• [Exercise instructions] Repeat the records word for word, from the line containing "What spatial distance" through the end of the records, including both ends and nothing else.

══ Extracted material

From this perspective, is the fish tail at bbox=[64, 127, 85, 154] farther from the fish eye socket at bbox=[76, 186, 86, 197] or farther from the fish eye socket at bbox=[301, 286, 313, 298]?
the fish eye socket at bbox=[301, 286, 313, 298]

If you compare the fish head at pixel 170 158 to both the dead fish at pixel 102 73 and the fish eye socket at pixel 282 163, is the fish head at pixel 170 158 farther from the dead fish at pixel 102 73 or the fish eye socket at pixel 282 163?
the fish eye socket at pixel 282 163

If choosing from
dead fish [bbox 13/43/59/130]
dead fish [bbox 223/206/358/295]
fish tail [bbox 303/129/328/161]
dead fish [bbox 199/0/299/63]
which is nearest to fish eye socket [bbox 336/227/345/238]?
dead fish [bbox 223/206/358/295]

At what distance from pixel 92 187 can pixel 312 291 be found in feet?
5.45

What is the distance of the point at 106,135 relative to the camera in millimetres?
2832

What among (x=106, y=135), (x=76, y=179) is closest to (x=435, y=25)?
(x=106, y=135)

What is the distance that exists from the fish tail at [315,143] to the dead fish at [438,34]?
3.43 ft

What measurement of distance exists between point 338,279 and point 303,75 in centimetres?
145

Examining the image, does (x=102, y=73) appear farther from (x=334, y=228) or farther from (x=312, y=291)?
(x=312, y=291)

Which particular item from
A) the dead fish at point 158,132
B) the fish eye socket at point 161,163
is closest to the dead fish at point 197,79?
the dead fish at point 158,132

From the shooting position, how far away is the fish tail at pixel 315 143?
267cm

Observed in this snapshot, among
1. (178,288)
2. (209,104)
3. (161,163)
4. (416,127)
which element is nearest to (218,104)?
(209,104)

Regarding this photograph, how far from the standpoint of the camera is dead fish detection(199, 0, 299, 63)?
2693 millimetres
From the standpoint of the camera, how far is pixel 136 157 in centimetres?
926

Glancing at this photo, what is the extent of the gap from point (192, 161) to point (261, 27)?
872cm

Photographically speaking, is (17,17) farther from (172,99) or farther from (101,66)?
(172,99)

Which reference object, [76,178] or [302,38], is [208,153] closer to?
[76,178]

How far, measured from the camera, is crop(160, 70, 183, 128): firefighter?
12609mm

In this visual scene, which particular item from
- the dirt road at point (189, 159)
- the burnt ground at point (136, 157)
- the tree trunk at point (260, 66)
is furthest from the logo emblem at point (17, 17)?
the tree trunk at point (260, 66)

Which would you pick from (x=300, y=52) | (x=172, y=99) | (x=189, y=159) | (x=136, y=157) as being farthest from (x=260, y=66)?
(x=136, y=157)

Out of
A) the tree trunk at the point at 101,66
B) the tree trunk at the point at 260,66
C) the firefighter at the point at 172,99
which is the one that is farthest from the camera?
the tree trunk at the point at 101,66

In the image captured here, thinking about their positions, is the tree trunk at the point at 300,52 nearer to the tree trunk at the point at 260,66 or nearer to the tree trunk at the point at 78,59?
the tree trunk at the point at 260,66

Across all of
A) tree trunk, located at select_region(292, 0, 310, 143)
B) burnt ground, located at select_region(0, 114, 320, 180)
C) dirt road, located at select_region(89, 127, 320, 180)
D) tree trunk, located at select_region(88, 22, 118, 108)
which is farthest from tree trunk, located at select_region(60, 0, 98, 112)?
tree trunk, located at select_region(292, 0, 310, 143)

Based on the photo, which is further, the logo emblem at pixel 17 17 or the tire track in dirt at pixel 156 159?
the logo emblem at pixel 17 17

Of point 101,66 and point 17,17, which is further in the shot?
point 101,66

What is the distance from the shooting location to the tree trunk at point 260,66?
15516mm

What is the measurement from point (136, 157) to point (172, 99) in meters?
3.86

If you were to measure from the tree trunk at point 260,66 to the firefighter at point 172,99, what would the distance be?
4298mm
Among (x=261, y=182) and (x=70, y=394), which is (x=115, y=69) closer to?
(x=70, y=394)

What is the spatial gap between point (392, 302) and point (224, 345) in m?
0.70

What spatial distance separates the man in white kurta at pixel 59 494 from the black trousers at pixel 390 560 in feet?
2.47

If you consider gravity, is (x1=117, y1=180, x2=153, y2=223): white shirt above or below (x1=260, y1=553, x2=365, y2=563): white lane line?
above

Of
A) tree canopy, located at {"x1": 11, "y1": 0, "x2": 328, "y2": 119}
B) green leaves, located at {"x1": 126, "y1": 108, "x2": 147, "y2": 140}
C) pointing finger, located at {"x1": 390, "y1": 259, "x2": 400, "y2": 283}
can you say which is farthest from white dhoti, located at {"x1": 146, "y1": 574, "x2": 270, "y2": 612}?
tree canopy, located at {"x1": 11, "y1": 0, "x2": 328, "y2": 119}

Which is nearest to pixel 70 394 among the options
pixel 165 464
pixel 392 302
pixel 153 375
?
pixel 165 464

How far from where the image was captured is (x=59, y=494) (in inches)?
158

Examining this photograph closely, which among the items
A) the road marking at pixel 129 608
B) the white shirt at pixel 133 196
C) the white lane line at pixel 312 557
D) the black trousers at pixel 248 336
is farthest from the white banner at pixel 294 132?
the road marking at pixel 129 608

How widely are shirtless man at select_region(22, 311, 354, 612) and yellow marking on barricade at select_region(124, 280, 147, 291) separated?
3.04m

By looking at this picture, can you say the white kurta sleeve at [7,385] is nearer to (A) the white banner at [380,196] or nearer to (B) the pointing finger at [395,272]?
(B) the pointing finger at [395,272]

════

• [Result below]
What spatial distance separates the man in white kurta at pixel 59 494 from the black trousers at pixel 390 560 in feet?
2.47

If you consider gravity, is (x1=117, y1=180, x2=153, y2=223): white shirt above or below (x1=260, y1=553, x2=365, y2=563): white lane line?
above

Of
A) tree canopy, located at {"x1": 11, "y1": 0, "x2": 328, "y2": 119}
B) green leaves, located at {"x1": 126, "y1": 108, "x2": 147, "y2": 140}
C) pointing finger, located at {"x1": 390, "y1": 259, "x2": 400, "y2": 283}
can you say which is farthest from white dhoti, located at {"x1": 146, "y1": 574, "x2": 270, "y2": 612}?
tree canopy, located at {"x1": 11, "y1": 0, "x2": 328, "y2": 119}

Which is nearest to pixel 70 394 among the options
pixel 165 464
pixel 392 302
pixel 153 375
?
pixel 165 464

How far from where the image was captured is (x=59, y=494) (in inches)?
158

Examining this photograph closely, which among the items
A) the road marking at pixel 129 608
B) the white shirt at pixel 133 196
C) the white lane line at pixel 312 557
D) the black trousers at pixel 248 336
is farthest from the white banner at pixel 294 132?
the road marking at pixel 129 608

How widely are shirtless man at select_region(22, 311, 354, 612) and yellow marking on barricade at select_region(124, 280, 147, 291) separated?
3.04m

By looking at this picture, can you say the white kurta sleeve at [7,385] is nearer to (A) the white banner at [380,196] or nearer to (B) the pointing finger at [395,272]?
(B) the pointing finger at [395,272]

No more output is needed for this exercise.